If you're pregnant and you think you've come into contact with someone with measles and you know you're not immune, you should see your GP as soon as possible. Your GP can advise you about treatment to reduce your risk of developing measles.

Preventing measles 

'The best way to avoid catching measles is to have the:

The MMR vaccine

The MMR vaccine is part of the routine childhood vaccination programme. One dose is usually given to a child when they are 12-13 months old and a second dose is given before they start school, usually between three and five years old.

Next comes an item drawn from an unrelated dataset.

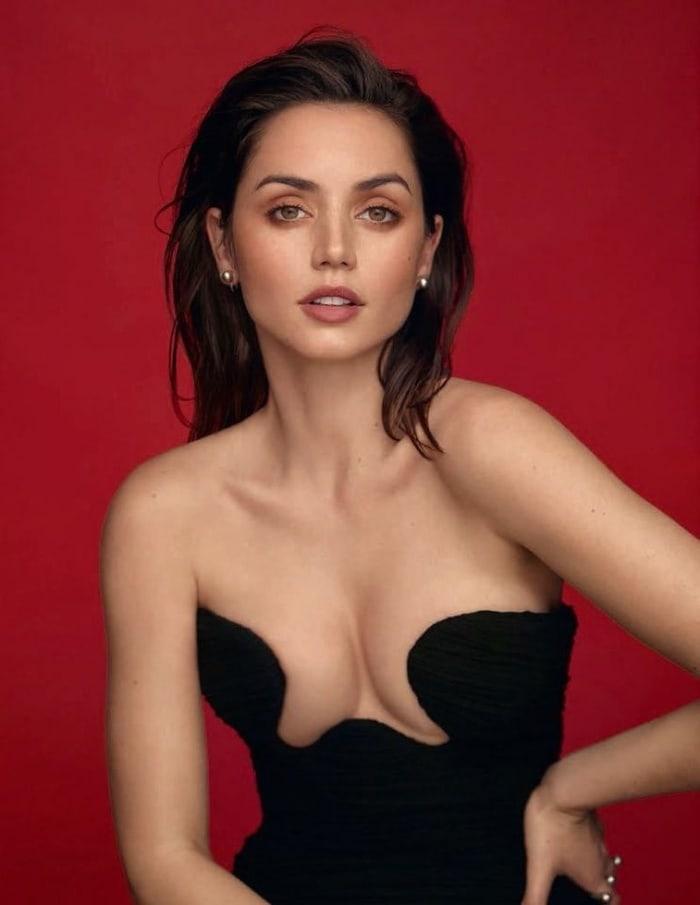 Ана де Армас снялась в откровенной фотосессии для испанского Vogue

Contact your GP if you are uncertain about whether your child’s vaccinations are up to date.

Adults and children who are 6-13 months old can also have the MMR vaccine if they are at risk of catching measles. For example, vaccination may be recommended if there is an outbreak of measles in your local area, you have been in close contact with someone who has measles, or you are planning on travelling to an area where the infection is widespread.

Children who have the vaccine before their first birthday should still have the two routine doses at around 13 months of age and before they start school.

If you are not sure whether you were vaccinated in the past, having the MMR vaccine again will not cause you any harm.

Children under six months

The MMR vaccine is not recommended for babies aged under six months. If the child's mother has had measles in the past, the child will usually have some antibodies to measles already in their system, passed on from their mum at the time of birth. These antibodies may give them some protection for the first few months after they are born.

If their mother has not had measles before getting pregnant, a child under six months old may be given an injection of human normal immunoglobulin (HNIG) if they have a weakened immune system. HNIG is not a vaccine. It is a special concentration of antibodies that can give short-term but immediate protection against measles.

Pregnant women

If you're planning to get pregnant and you have not had measles in the past, talk to your GP about having the MMR vaccine.

The MMR vaccine is not recommended during pregnancy, so you may be offered a HNIG injection instead if there is a risk you have been exposed to the measles virus while you are pregnant.

Limiting the spread of infection

While you have measles, it is important to reduce the risk of spreading the infection to other people.

If you or your child have the condition, you should avoid work or school for at least four days from when you first developed the measles rash.

You should also try to avoid contact with people who are more vulnerable to the infection, such as young children and pregnant women.